■ **Selected excerpt**
*** Begin section ***

Buffy Episode Review: The Pack 

Buffy's never going to date you, Xander.


"They ate Principal Flutie?
--Buffy



Yes, they ate Principal Flutie. Also, they ate a pig. And Buffy’s croissant.

"The Pack" seems like it’s going to be a rather goofy episode at first. It’s got kids being possessed by hyena spirits after all, as well as the Suspicious Zookeeper Guy who seems to have been lifted straight out of an episode of Scooby Doo, and a clique of “high school” bullies who actually look like a bunch of twenty-eight year old advertising executives (and the kid they’re picking on looks like he’s about thirty-two.) And it’s also a Xander episode, which is usually a guarantee of goofiness. But the story veers off into some legitimately disturbing territory as it picks up steam, while managing to further explore the relationships between Buffy, Willow and Xander and provide us with a nice little metaphor about the pack mentality of high school kids at the same time. Not a bad trick.

The story in a nutshell is this: four Sunnydale High bullies (two guys and two women--and no, I didn’t say “girls”, I said “women”, because I’m pretty sure these actresses haven’t seen high school since Duran Duran were all the rage) are picking on a nerdy kid during a field trip to the zoo and while they’re all in front of the hyena cage, some like, magic stuff sorta just happens? And presto, they’re possessed by hyena spirits. Or rather, the four bullies and Xander are, because Xander just happened to decide to intervene on the nerdy kid’s behalf just before the magic mojo occurred and the nerdy kid was able to make good his escape from these menacing yuppies. But now Xander’s all evil, damn it. The difference between Evil Hyena Xander and Good Xander, at least until things take a disturbing turn toward the end of the first act, is that he dresses in black and keeps leering at everyone, and occasionally makes fun of people and sniffs at Buffy. He also ignores Willow, but so does Good Xander (also known as Dumb Xander.)

*** End section ***

■ **Data to examine**
*** Begin section ***

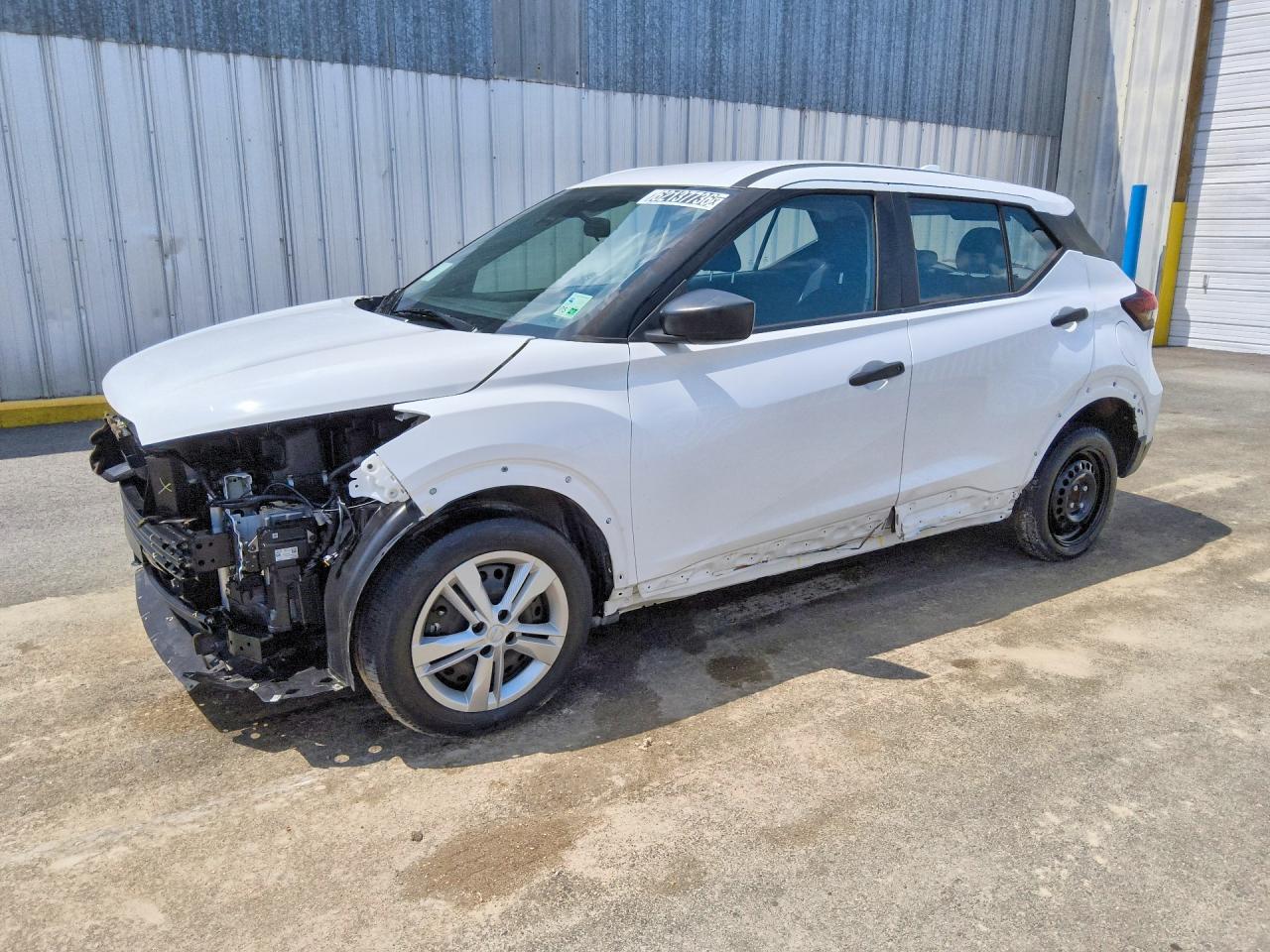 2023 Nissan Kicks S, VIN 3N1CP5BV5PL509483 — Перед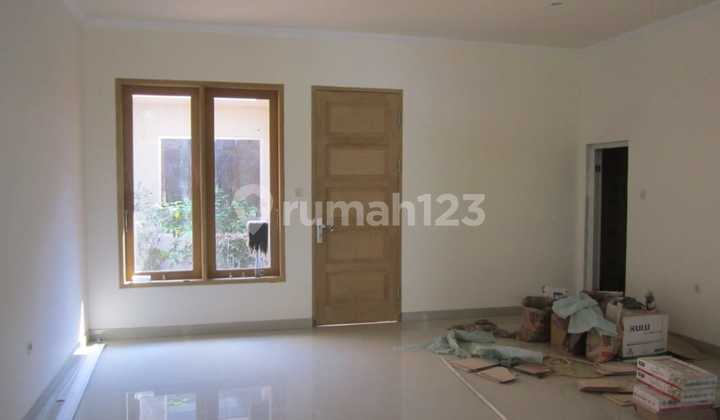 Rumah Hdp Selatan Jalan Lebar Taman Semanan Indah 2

*** End section ***
*** Begin section ***

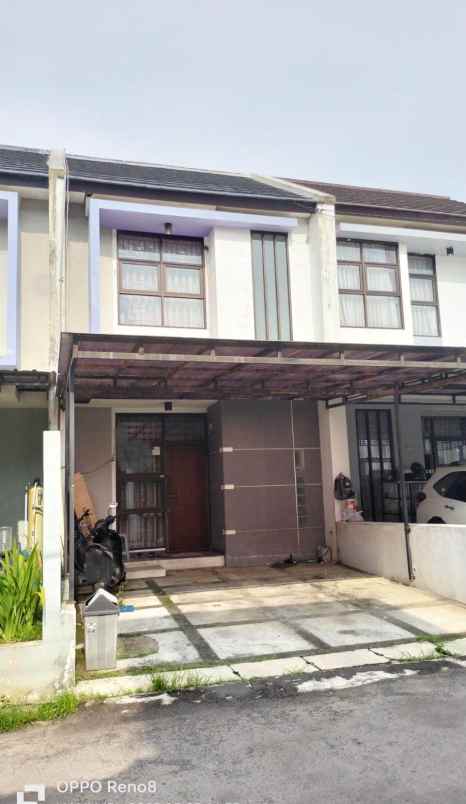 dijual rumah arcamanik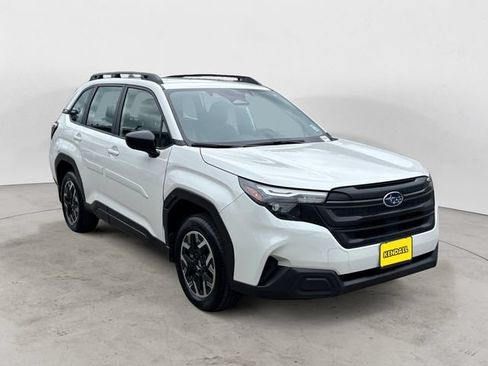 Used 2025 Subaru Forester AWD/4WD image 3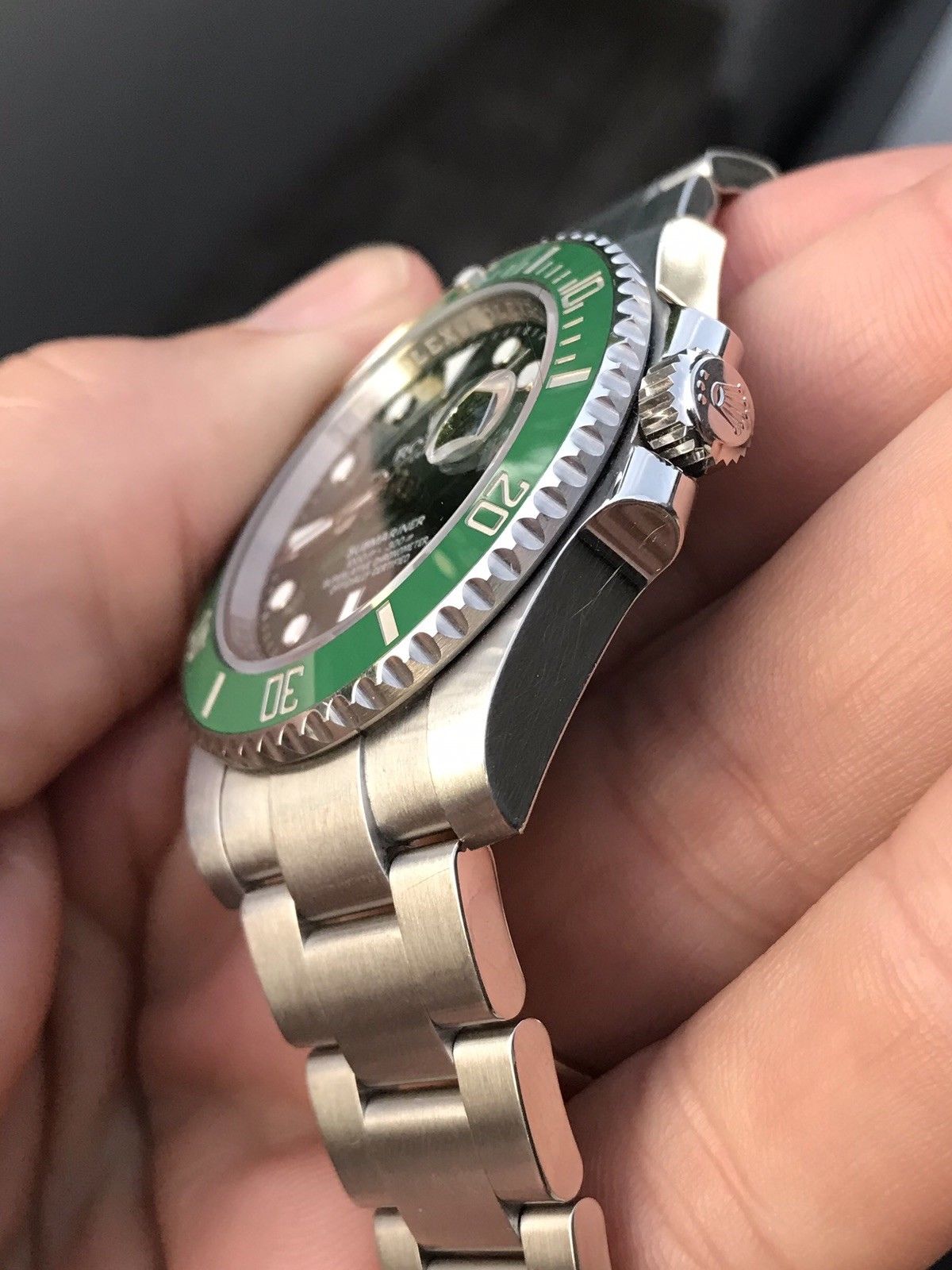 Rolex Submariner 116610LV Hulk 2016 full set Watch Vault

*** End section ***
*** Begin section ***

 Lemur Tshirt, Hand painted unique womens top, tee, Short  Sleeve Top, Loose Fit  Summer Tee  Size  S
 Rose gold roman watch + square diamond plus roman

*** End section ***

■ **Requirement 1**
According to the review of the Buffy episode "The Pack," where are the bullies and the nerdy kid when the possession happens?
■ **Requirement 2**
Pick up the review of the Buffy episode "The Pack" after its last sentence and keep writing it.

■ **Task answer 1**
In front of the hyena cage during a field trip to the zoo.

■ **Task answer 2**
Then things take a turn. They’re playing dodgeball in gym class, because there’s what appears to be a bad CGI thunderstorm going on outside, and Xander and the evil advertising executives are part of one team and Buffy and Willow are part of the other one. The dodgeball game is apt; there’s no better game to get across the sheer “us versus them” mentality that really does pervade high school. (Don’t bother studying in school, kids. Just find a way to be a jock. Trust me, you’ll be happier when you’re forty.) It’s a dog-eat-dog world in high school--or maybe a hyena-eat-pig world. Anyway, Xander pegs Willow with the dodgeball, and pretty hard too, which is extremely mean so obviously Xander must be possessed by hyenas. In fact it can be reasonably argued that anyone who is ever mean to Willow under any circumstances is likely to be possessed by hyenas. The most interesting moment in the dodgeball game, though, is when Buffy finds herself the last one standing on her side, and she’s confronted by Xander and the advertising executives. They leer at her, but they don’t try to take her down--instead they all throw their balls at the nerdy kid (inexplicably named "Lance", but I guess some people in the world must be, and it stands to reason that some of them are probably nerds) whom they were picking on at the zoo, and who also happens to be on their team. But he’s a nerd, and Buffy’s cool. Plus she smells really good. I joke now, but it gets disturbing later. Watch.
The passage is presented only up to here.